Spatial reasoning records:
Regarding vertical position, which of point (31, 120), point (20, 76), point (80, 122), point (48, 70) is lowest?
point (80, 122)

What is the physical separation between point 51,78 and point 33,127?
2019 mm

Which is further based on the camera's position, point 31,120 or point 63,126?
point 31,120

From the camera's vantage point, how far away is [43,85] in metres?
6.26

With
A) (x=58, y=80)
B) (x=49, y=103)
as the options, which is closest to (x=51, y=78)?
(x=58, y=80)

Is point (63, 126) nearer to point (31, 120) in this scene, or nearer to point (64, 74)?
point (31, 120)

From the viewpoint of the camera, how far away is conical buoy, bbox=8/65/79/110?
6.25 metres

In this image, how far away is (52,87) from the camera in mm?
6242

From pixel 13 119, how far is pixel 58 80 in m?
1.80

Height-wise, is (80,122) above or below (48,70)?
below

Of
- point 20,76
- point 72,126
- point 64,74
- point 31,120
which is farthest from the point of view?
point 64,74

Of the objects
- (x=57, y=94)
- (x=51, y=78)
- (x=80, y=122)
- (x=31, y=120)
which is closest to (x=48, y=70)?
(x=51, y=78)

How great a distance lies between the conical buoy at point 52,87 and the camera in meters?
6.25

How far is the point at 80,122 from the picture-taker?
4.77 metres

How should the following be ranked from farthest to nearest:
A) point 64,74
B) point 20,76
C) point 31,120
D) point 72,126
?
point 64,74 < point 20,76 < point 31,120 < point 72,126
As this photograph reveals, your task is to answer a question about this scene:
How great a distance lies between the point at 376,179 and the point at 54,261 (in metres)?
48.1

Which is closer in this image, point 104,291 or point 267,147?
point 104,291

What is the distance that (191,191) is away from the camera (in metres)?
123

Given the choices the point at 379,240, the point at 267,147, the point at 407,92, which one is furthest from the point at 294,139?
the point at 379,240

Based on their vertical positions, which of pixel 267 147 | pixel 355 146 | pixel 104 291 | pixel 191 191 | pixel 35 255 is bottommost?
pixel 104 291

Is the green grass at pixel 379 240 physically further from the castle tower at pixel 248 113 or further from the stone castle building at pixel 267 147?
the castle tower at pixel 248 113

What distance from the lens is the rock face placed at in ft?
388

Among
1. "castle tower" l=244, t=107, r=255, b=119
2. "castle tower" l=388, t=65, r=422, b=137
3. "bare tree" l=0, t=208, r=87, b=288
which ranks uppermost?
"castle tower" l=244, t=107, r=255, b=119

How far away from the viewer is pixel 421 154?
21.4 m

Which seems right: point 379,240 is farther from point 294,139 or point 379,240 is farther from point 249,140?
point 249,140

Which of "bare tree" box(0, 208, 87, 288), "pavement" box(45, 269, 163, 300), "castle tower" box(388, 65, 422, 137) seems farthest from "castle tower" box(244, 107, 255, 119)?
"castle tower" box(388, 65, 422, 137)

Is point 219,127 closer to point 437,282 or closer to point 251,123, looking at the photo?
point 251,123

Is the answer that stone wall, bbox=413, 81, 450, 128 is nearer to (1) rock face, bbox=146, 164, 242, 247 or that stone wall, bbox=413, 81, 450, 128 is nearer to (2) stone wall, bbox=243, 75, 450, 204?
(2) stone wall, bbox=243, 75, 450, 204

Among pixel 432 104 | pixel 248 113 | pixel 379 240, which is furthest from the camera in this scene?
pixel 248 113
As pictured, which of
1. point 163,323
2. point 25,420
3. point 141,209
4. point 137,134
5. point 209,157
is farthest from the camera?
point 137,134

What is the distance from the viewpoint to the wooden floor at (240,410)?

» **To be done**: Exact output of every entry is required.

» **Solution to this exercise**:
Regarding vertical position, which of point (31, 120), point (20, 76), point (80, 122), point (48, 70) is lowest?
point (80, 122)

What is the physical separation between point 51,78 and point 33,127?
2019 mm

Which is further based on the camera's position, point 31,120 or point 63,126?
point 31,120

From the camera's vantage point, how far away is [43,85] in metres?
6.26

With
A) (x=58, y=80)
B) (x=49, y=103)
as the options, which is closest to (x=51, y=78)?
(x=58, y=80)

Is point (63, 126) nearer to point (31, 120) in this scene, or nearer to point (64, 74)?
point (31, 120)

From the viewpoint of the camera, how far away is conical buoy, bbox=8/65/79/110?
6.25 metres

In this image, how far away is (52,87) from the camera in mm?
6242

From pixel 13 119, how far is pixel 58 80 in m?
1.80

Height-wise, is (80,122) above or below (48,70)?
below

Of
- point 20,76
- point 72,126
- point 64,74
- point 31,120
which is farthest from the point of view?
point 64,74

Of the objects
- (x=57, y=94)
- (x=51, y=78)
- (x=80, y=122)
- (x=31, y=120)
which is closest to (x=48, y=70)?
(x=51, y=78)

How great a distance lies between the conical buoy at point 52,87 and the camera in meters?
6.25

How far is the point at 80,122 from the picture-taker?
4.77 metres

How should the following be ranked from farthest to nearest:
A) point 64,74
B) point 20,76
C) point 31,120
D) point 72,126
?
point 64,74 < point 20,76 < point 31,120 < point 72,126
As this photograph reveals, your task is to answer a question about this scene:
How great a distance lies between the point at 376,179 and the point at 54,261 (in metres)?
48.1

Which is closer in this image, point 104,291 or point 267,147?
point 104,291

What is the distance that (191,191) is away from the camera (in metres)?
123

Given the choices the point at 379,240, the point at 267,147, the point at 407,92, which one is furthest from the point at 294,139?
the point at 379,240

Based on their vertical positions, which of pixel 267 147 | pixel 355 146 | pixel 104 291 | pixel 191 191 | pixel 35 255 is bottommost?
pixel 104 291

Is the green grass at pixel 379 240 physically further from the castle tower at pixel 248 113 or further from the stone castle building at pixel 267 147?
the castle tower at pixel 248 113

What distance from the lens is the rock face placed at in ft?
388

Among
1. "castle tower" l=244, t=107, r=255, b=119
2. "castle tower" l=388, t=65, r=422, b=137
3. "bare tree" l=0, t=208, r=87, b=288
which ranks uppermost?
"castle tower" l=244, t=107, r=255, b=119

How far away from the viewer is pixel 421 154?
21.4 m

Which seems right: point 379,240 is farther from point 294,139 or point 379,240 is farther from point 249,140?
point 249,140

Which of "bare tree" box(0, 208, 87, 288), "pavement" box(45, 269, 163, 300), "castle tower" box(388, 65, 422, 137) seems farthest from "castle tower" box(244, 107, 255, 119)?
"castle tower" box(388, 65, 422, 137)

Is point 219,127 closer to point 437,282 or closer to point 251,123, looking at the photo?
point 251,123

Is the answer that stone wall, bbox=413, 81, 450, 128 is nearer to (1) rock face, bbox=146, 164, 242, 247 or that stone wall, bbox=413, 81, 450, 128 is nearer to (2) stone wall, bbox=243, 75, 450, 204?
(2) stone wall, bbox=243, 75, 450, 204

Among pixel 432 104 | pixel 248 113 | pixel 379 240, which is furthest from the camera in this scene?
pixel 248 113
As pictured, which of
1. point 163,323
2. point 25,420
3. point 141,209
4. point 137,134
5. point 209,157
is farthest from the camera?
point 137,134

What is the distance from the viewpoint to the wooden floor at (240,410)?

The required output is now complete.